→ **APPLY WHAT YOU READ**
1. Reproduce the part of the forum discussion on bending stainless tubing that opens with the words containing "truss rods.jpg" and closes with "from various components.".
2. Summarize the forum discussion on bending stainless tubing in two sentences.
3. In the forum discussion on bending stainless tubing, what is the wall thickness of the tubing that arrived?

Thanks. I wonder how it will cut with a hacksaw?

Oh, I expect it will cut with no problem. The quality of the result depends on the hacksaw blade and the number of teeth it has. A sharp blade with more teeth produces a better cut. The final edge can be dressed with a file or, in a pinch, sandpaper. I wrap tubing with masking tape when using a hacksaw because it gives me a straight line to follow.

Anyway, I see kinking as the bigger threat. Therefore, I recommend you bend first, then do your measure, cut, flatten, and drill.
 
304 SS is a very hard grade of stainless (shines up really nice, however :thumbsup:). Don't worry about threading it, as there isn't enough meat in that tubing for any standard sized thread...if you end up using JB weld (or equivalent), let it set for full day or two before putting in torque to it. A better solution would be to use a 3/8" bolt and find someone with a lathe to turn down one end to .335", and then press it in with some threadlocker for press fits (603 or 680).

Use a very fine tooth hacksaw blade to cut it, it is hard.
 
The tubing has arrived and it is very thin at .020. I have been wondering about packing sand into the 6'length and then trying to bend it around a utility pole. Do you think it could do a 180 or almost 180 without kinking or wrinkling too bad? Another idea I have is since the ID is a little over 5/16" what about pulling a length of 5/16" rope through it and leaving it in there until it is bent? The rope (if hard enough) could maybe prevent most distortion.. Any thoughts? The tubing is 3/8" x 6' with .020 wall. I am going to need about 24" per rod.

20200406_122746.jpg


20200406_123311.jpg
 
With a thin wall tubing like that , you will need some kind of bender to stop kinks . Amazon has them for around $13 .
I come from the electrical industry and have bent miles of conduit .
 
OK, listening to everyone I ordered a bender that is supposed to work for thin wall stainless tubing, it should be here Saturday.

I read a tip that said to lube the surfaces so it can slip over the tubing as it passes. Another tip said to put a hole clamp around the tube where it goes through the bottom so it will stay in place and not be fed through instead of bent. Are those two points good advice?

Bender.jpg
 
I used the same tool bending these out of stainless . Just take your time and I had to slide the bender around a little bit at a time ? I used vintage chain tension screws on the ends to fasten to the wheel hubs .
truss rods.jpg
 
I used the same tool bending these out of stainless . Just take your time and I had to slide the bender around a little bit at a time ? I used vintage chain tension screws on the ends to fasten to the wheel hubs .
Did those truss rods start as tubing or solid stock? If tubing, do you remember the wall thickness? They look great :thumbsup:
 
I used the same tool bending these out of stainless . Just take your time and I had to slide the bender around a little bit at a time ? I used vintage chain tension screws on the ends to fasten to the wheel hubs .
View attachment 116296
What an amazing job, thanks for sharing. I'm going to have to fabricate the top bracket from various components.
 
The bender arrived and it worked great. A couple of tips I learned. These cheap benders are made from cast aluminum. A person in a Amazon review said check it for burrs along the mandrel edge. Sure enough there were a few burrs. I used a file to slightly chamfer the edge of the mandrel channel where the burrs were.

→ **SOURCE MATERIAL**

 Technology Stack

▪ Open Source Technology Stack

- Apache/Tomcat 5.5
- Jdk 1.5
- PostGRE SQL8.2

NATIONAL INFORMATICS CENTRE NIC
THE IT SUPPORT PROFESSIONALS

* * *

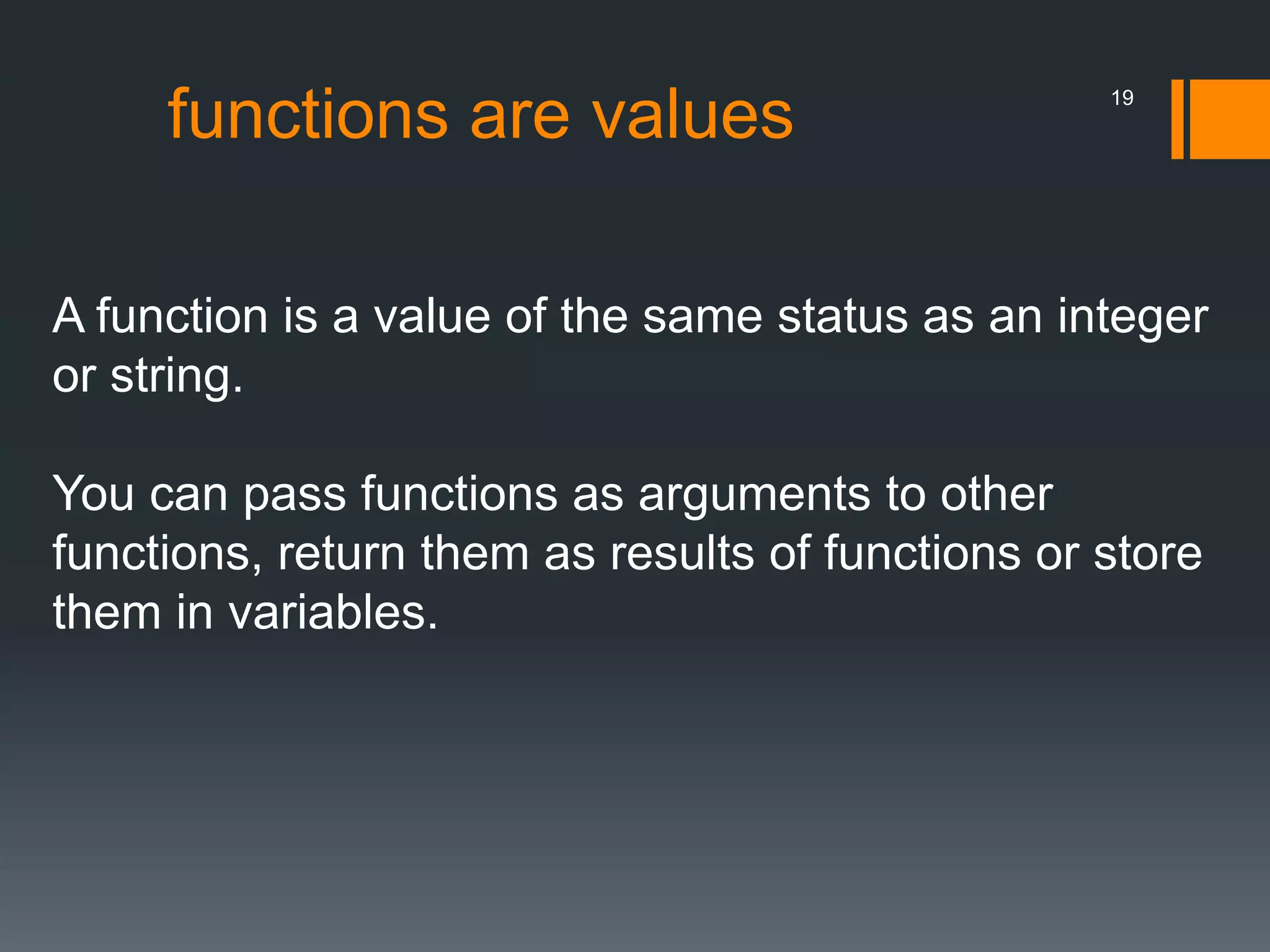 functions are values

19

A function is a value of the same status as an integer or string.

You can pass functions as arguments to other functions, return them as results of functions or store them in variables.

--

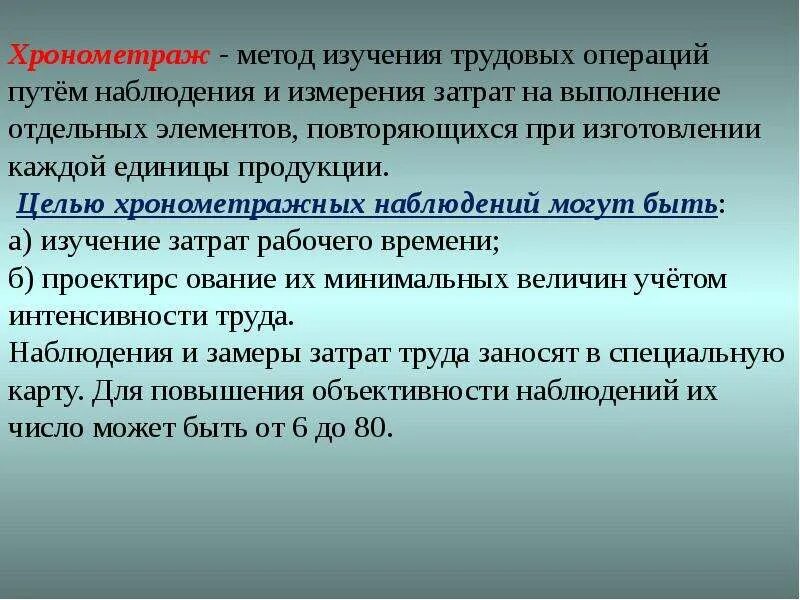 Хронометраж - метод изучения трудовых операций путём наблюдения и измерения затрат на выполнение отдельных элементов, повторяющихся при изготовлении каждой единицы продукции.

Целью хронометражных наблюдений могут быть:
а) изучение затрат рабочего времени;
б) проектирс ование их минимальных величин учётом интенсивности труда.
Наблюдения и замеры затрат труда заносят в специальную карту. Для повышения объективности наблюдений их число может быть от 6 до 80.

→ **SOLUTIONS TO THE EXERCISE**
1.
truss rods.jpg
 
I used the same tool bending these out of stainless . Just take your time and I had to slide the bender around a little bit at a time ? I used vintage chain tension screws on the ends to fasten to the wheel hubs .
Did those truss rods start as tubing or solid stock? If tubing, do you remember the wall thickness? They look great :thumbsup:
 
I used the same tool bending these out of stainless . Just take your time and I had to slide the bender around a little bit at a time ? I used vintage chain tension screws on the ends to fasten to the wheel hubs .
View attachment 116296
What an amazing job, thanks for sharing. I'm going to have to fabricate the top bracket from various components.

2. Participants advise cutting the hard 304 stainless tubing with a fine-tooth hacksaw blade and regard kinking as the greater risk when bending it. After considering packing the tubing with sand or rope, the poster orders a tubing bender, which arrives and works well once burrs along its mandrel edge are filed down.

3. The tubing has a .020 wall.